‘The Sound of Music’ was not a perfect production

The Christmas season is supposed to be one of peace on earth, good will towards mankind. Sadly, it often isn’t so.

Last week, the NBC television network took a gamble on a style of presentation which has largely become something of the past: a live broadcast of a popular piece of musical theater.

Those who have been around long enough to remember watching Mary Martin leap through the nursery window, in the 1950s’ live broadcasts of the musical “Peter Pan,” understand that it is a style of presentation which can feel literally like magic.

Filmed or video taped material has become the standard format. If an actor or a singer makes a mistake, they simply do it again, and show the correct version. There is even an entire profession of singers who simply sing single notes, for several octaves. Then, if a singer with a similar voice to the note singer doesn’t quite edge his or her voice up to that B-flat, they simply remove the faulty pitch and patch in the perfect one. The result isn’t perfect, but it seems perfect. When you broadcast something live, there is no opportunity to seem perfect, and the whole world hears the real voice.

Last week’s attempt at doing live theater on television was a three-hour production of the last musical show, created by the classic artists of the genre: Richard Rodgers and Oscar Hammerstein II. That is, of course, “The Sound of Music.”

Ratings-wise, it was a clever idea. More than 18 million viewers reportedly tuned in to see if the Von Trapp Family would actually get away from the Nazis this time. Considering the prevailing values of contemporary culture, it’s a bit surprising that they did escape, when it could have been an opportunity to have seen them all tortured and raped.

+ + + + +

Written tasks:
#1 Set down the passage of the Sound of Music article from "The Christmas season" to "of musical theater.", word for word.
#2 Answer these questions using the Sound of Music article:
(a) Which television network aired the live broadcast last week?
(b) In the 1950s live broadcasts of which musical did Mary Martin leap through the nursery window?
(c) How many viewers reportedly tuned in to the broadcast?
#3 Turn the paragraph of the Sound of Music article that begins "Filmed or video taped material" into a short bulleted list of its main facts.

Data:
+ + + + +

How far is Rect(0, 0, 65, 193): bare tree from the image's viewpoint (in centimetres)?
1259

+ + + + +

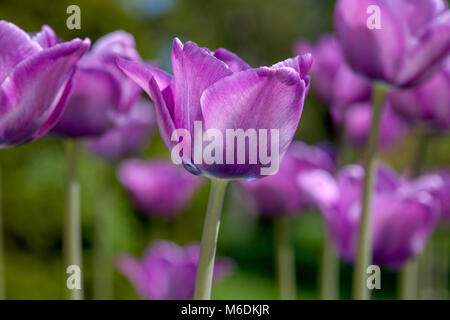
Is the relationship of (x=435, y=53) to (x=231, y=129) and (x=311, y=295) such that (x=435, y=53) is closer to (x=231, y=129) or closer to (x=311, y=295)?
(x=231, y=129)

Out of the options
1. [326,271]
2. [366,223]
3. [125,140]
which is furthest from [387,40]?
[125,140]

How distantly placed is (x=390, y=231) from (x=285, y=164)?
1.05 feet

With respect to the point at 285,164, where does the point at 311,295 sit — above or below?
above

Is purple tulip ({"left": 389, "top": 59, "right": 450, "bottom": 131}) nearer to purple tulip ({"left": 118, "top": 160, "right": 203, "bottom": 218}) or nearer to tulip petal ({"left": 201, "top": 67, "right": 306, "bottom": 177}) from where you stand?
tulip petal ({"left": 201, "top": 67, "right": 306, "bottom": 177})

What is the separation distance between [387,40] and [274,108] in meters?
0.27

+ + + + +

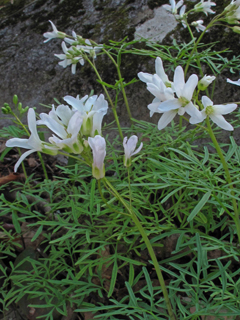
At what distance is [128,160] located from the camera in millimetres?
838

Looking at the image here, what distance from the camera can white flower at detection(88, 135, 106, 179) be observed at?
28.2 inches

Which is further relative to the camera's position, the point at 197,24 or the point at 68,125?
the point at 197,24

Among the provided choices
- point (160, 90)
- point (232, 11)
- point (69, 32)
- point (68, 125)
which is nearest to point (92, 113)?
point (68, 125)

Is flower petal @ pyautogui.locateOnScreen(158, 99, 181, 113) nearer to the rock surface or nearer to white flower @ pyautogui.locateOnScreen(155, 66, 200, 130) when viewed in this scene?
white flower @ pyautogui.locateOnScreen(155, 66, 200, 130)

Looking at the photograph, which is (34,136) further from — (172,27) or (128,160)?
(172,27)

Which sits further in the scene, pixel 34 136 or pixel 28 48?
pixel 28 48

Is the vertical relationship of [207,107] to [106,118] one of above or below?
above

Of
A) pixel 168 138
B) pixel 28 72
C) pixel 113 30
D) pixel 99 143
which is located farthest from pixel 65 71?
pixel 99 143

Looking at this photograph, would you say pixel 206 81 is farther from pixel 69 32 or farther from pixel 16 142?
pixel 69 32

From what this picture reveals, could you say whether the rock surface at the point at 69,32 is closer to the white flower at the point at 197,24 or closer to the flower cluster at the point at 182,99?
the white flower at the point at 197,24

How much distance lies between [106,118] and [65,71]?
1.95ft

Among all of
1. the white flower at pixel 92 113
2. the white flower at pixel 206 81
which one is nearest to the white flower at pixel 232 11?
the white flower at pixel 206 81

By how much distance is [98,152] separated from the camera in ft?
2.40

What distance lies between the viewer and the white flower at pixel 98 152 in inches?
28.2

+ + + + +

Exercise answers:
#1
The Christmas season is supposed to be one of peace on earth, good will towards mankind. Sadly, it often isn’t so.

Last week, the NBC television network took a gamble on a style of presentation which has largely become something of the past: a live broadcast of a popular piece of musical theater.

#2
(a) NBC
(b) "Peter Pan"
(c) More than 18 million

#3
- Filmed or taped material has become the standard format.
- When an actor or singer makes a mistake, they redo it and the correct version is shown.
- A whole profession of singers records single notes across several octaves.
- If a singer with a similar voice misses a pitch such as a B-flat, the faulty note is removed and the perfect one is patched in.
- The result isn't perfect, but it seems perfect.
- A live broadcast gives no chance to seem perfect; the whole world hears the real voice.